NB 21298 33014 The stones which form Callanish l have not been worked to regular shapes as have those at Stonehenge. The natural irregularities of the stones have been used to help define some solar and lunar events, eg ‘midsummer window’ stones 51 and 52, S extreme moonrise stones 49, 48, 9, 27. The 13 stones of the circle are set at varying intervals around the circle. The gaps between the stones are more important than the stones.

Seen from within the stone circle, the trio of stones 42, 43 and 44 forms a distinct symmetrical setting. A burial cairn now hides the lower part of all three stones. Their tops are almost level with each other.

Stone 43 is a tall isoceles triangular stone, which is set tangentially to the circle and flanked by 42 and 44.

Stone 42 to the N of stone 43, is set tangentially to the circle. Its long N edge is slightly irregular and vertical, while the lower two-thirds of the S edge is more or less straight and vertical, the upper third sloping up to the left.

Stone 44 to the S of stone 43, is set radially to the circle. Its long S edge is slightly irregular and vertical, while the lower three quarters of the N edge is more or less straight and vertical, the upper quarter sloping up to the right at c45degrees. This is the only stone of the trio 42, 43 and 44 already allotted a function. It marks the E end of the short axis of the flattened circle.

The ‘midsummer window’ formed by stones 51 and 52 gave a seven day warning for prehistoric midsummer sunrise. The sun is seen on the horizon. It is not an alignment as such, but is a precise indicator. At the Callanish circle, marking the midsummer sunrise position on the E horizon with a circle stone would have required a megalith considerably shorter than the other stones of the circle, or raising the observer’s position.
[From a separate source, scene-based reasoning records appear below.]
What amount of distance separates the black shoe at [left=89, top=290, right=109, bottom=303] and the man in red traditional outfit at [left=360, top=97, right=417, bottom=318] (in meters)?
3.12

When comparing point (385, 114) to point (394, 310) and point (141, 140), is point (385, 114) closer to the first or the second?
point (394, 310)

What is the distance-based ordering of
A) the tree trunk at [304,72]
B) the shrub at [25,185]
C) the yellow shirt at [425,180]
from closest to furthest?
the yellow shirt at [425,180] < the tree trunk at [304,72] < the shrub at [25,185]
M Maclean in 1987 claimed that stone 9, which stands outside the circle on the SW, was part of a midsummer sunrise alignment. At the time GR Curtis and I misunderstood which stones were involved and disputed his claims as coincidental. A recent chance encounter between M Maclean and M Curtis may have resolved matters. A video taken from ‘the top of stone 9' showed the tops of stones 42, 43 and 44 close to the horizon. Most of the triangular stone 43 is hidden by the flat top stone 47, but the tip of stone 43 sticks out and marks where the sun rose (first flash or full orb?).
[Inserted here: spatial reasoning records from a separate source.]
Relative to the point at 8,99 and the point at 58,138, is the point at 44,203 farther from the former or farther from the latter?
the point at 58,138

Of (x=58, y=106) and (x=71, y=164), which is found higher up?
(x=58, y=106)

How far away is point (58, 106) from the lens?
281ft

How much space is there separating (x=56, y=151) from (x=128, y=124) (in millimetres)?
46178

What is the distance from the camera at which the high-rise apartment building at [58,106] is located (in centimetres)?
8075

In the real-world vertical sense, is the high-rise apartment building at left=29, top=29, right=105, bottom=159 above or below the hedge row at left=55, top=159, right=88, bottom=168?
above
5000 years ago the sun would have risen half a degree (a sun’s width) left/N of its current midsummer rise location. If indeed a line from stone 9 over stone 47 to stone 42 is a deliberate solar alignment, it makes stone 9 a triple backsight, complementing stone 8 at the N end of the avenue with two lunar extremes and the midwinter sun reflash.

The ground levels at stones 9 and 42 are similar. Stone 9, c2.75m tall, stands 3.5m outside the circle to the SW. It is not a slab but has three different faces/aspects. The N face has narrow vertical grey and black bands. The E face has irregular grey and black bands on the lowest 1m, but narrow vertical bands above. The SW face is convex and weathered, an original stone surface.
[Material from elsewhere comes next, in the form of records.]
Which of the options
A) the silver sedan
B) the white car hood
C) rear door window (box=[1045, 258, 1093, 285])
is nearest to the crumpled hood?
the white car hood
Standing with one’s right shoulder at the NW corner of stone 9, the extreme NE moonrise may be seen through the circle and above stone 34. From stone 49, the protuberance on stone 48's N end, the E face of stone 9 and the W side of stone 27, a very narrow slit defines the S extreme moonrise on Sleeping Beauty two weeks away. From the top of the convex S and SW face of stone 9, over stone 47 and 42 seem to mark midsummer sunrise. The irregular top of stone 9 was examined for breaks or damage.

Stone 47 stands at the S of the circle with its grain set radially to the circle rather than tangentially. It is at the S end of the long axis of the flattened circle, which continues down the avenue, past a group of 13 kerbed and unkerbed stone settings (DES 2011, 191–3) to the multiphase cairn XXlV (DES 1996, 112–3; 1997, 86; 1999, 94; 2011,191–4). Standing with one’s right shoulder to the W side of stone 47, or with one’s back to the N side of it, one can see over the constructional centre of the circle all down the route to cairn XXlV about 1.8km away.

A full examination of stone 9 and the NE view from the top raised some queries. It is not possible to see over the top of stone 47 and keep the tops of stones 42, 43 and 44 more or less at horizon level. A higher view drops the three stones below the horizon. If triangular stone 43 has lost its very top and used to be taller, these problems would be resolved. No records show it as taller than now.

How did people use this putative midsummer alignment? Did they simply climb stone 9, or use ladders? If there was a platform on top of stone 9, the person standing on it would be lit up by sunlight shortly before the sun rose above the horizon. Might this be the origin of the legend of ‘The Shining One’ at midsummer at Callanish? Alternatively a person on stone 47 could be lit in the same way and move NNE along the avenue.

The top of stone 9 has only one smooth and weathered edge running roughly NS, and a number of angular edges and facets on the E side which indicate that chunks have been broken off. Standing stones in the vicinity of stone 9 all show damage. We assume damage to stone 9 as having taken place in the early 19th century, and that it once stood taller. The rising midsummer sun would have shone over stones 42 and 47 and first lit the top of stone 9. A person on top of stone 9 would see the first flash of the midsummer sun slightly before people at ground level.